Task details
Count the lines in the entries below that contain the string "float", treating uppercase and lowercase letters as different. Reply with the number alone.

------ Data records

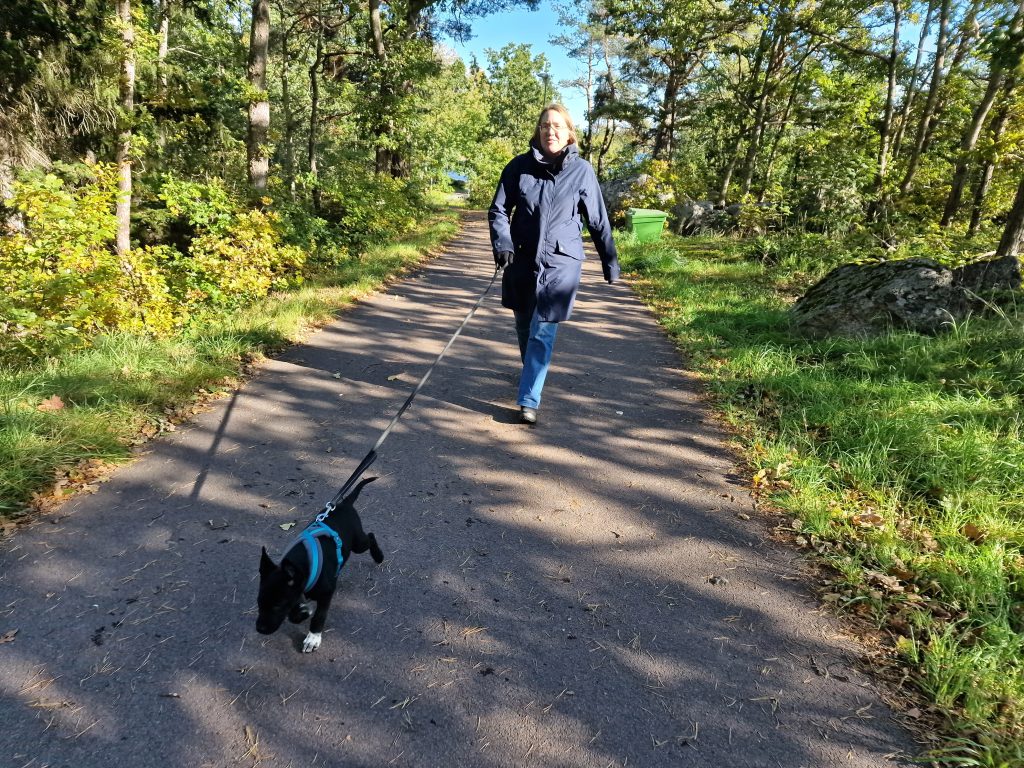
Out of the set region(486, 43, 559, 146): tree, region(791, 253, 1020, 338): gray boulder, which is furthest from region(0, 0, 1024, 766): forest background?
region(486, 43, 559, 146): tree

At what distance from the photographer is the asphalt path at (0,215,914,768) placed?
1781 mm

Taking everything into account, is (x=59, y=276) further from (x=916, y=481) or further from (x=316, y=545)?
(x=916, y=481)

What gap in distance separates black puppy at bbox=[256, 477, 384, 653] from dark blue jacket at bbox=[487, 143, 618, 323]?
227 centimetres

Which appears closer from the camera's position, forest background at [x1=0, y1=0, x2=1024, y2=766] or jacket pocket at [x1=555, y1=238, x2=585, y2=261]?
forest background at [x1=0, y1=0, x2=1024, y2=766]

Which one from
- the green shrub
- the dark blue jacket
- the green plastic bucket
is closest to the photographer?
the dark blue jacket

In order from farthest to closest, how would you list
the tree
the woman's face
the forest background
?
1. the tree
2. the woman's face
3. the forest background

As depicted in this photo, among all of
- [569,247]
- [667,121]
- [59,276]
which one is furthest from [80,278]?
[667,121]

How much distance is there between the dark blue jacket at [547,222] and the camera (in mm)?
3785

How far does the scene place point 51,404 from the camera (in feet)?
11.7

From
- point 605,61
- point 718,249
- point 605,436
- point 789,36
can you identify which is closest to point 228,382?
point 605,436

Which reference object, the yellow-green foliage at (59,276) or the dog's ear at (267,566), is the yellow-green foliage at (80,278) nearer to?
the yellow-green foliage at (59,276)

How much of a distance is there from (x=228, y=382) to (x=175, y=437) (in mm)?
997

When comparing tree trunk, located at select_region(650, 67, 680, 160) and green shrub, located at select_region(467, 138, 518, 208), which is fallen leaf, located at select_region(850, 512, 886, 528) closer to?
tree trunk, located at select_region(650, 67, 680, 160)

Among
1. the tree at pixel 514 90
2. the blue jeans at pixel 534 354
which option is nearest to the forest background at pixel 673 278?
the blue jeans at pixel 534 354
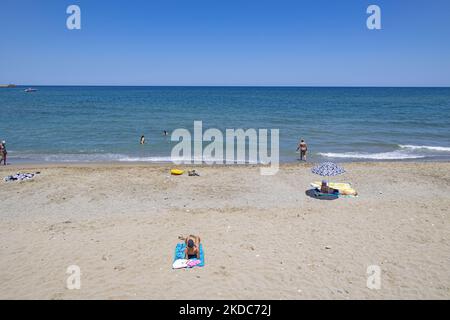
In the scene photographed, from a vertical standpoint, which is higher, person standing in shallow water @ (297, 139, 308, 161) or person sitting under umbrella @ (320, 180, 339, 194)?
person standing in shallow water @ (297, 139, 308, 161)

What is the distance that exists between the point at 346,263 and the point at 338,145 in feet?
62.2

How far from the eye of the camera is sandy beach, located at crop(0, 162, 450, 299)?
683 centimetres

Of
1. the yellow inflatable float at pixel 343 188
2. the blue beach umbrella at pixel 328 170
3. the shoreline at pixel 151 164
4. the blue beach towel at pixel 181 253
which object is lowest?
the blue beach towel at pixel 181 253

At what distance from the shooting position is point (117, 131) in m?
30.6

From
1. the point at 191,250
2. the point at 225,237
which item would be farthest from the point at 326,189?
the point at 191,250

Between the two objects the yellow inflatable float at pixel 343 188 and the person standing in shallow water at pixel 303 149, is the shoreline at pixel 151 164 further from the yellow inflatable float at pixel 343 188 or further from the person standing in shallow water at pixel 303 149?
the yellow inflatable float at pixel 343 188

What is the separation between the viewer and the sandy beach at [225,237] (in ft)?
22.4

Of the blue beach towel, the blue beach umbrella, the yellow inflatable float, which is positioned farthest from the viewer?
the yellow inflatable float

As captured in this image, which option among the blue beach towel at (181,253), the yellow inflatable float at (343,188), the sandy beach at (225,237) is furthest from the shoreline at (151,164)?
the blue beach towel at (181,253)

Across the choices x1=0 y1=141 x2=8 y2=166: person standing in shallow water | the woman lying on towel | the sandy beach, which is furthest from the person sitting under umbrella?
x1=0 y1=141 x2=8 y2=166: person standing in shallow water

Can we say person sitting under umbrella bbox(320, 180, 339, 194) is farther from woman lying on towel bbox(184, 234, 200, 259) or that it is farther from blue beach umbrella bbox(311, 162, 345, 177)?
woman lying on towel bbox(184, 234, 200, 259)

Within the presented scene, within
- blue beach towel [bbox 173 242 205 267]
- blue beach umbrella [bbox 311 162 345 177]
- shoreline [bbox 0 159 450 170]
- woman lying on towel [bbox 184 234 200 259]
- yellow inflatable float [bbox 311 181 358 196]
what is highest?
blue beach umbrella [bbox 311 162 345 177]
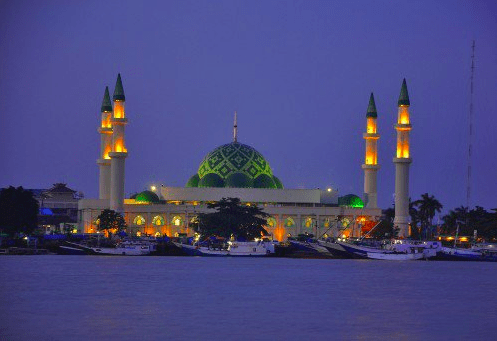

------------

Task answer
7